Records from a spatial question set
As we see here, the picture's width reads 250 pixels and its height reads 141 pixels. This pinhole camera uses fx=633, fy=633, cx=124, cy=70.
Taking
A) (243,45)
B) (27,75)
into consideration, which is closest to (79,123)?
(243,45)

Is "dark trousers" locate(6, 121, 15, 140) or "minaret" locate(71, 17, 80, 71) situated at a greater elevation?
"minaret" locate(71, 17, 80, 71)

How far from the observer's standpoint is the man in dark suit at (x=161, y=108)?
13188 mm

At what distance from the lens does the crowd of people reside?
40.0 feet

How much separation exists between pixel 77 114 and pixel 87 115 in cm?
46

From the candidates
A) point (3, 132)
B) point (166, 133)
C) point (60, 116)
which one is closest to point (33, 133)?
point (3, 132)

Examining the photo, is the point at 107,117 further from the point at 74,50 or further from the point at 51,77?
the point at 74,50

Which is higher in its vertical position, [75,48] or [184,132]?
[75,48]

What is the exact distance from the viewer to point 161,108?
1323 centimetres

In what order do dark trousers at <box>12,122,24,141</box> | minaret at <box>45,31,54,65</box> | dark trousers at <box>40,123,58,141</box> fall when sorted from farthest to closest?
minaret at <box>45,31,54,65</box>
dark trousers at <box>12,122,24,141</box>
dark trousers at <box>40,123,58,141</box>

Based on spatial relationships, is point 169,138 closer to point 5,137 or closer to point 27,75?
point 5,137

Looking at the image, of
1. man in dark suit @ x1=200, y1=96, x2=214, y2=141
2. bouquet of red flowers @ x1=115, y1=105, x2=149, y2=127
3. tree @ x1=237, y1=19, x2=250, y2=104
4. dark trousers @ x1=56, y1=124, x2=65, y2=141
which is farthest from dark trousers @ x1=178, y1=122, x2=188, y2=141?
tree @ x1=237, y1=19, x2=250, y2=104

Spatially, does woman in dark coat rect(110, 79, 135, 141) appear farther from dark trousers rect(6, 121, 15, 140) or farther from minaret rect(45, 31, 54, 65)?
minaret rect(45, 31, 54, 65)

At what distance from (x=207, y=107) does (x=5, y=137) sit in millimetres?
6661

> _What the task asks_: Can you lay out the data from the line with "Which is higher" through the line with "1323 centimetres" as a Markdown table with the columns Number and Line, skipping any blank lines?

> _Expected answer_:
| Number | Line |
|---|---|
| 1 | Which is higher in its vertical position, [75,48] or [184,132]? |
| 2 | [75,48] |
| 3 | What is the exact distance from the viewer to point 161,108? |
| 4 | 1323 centimetres |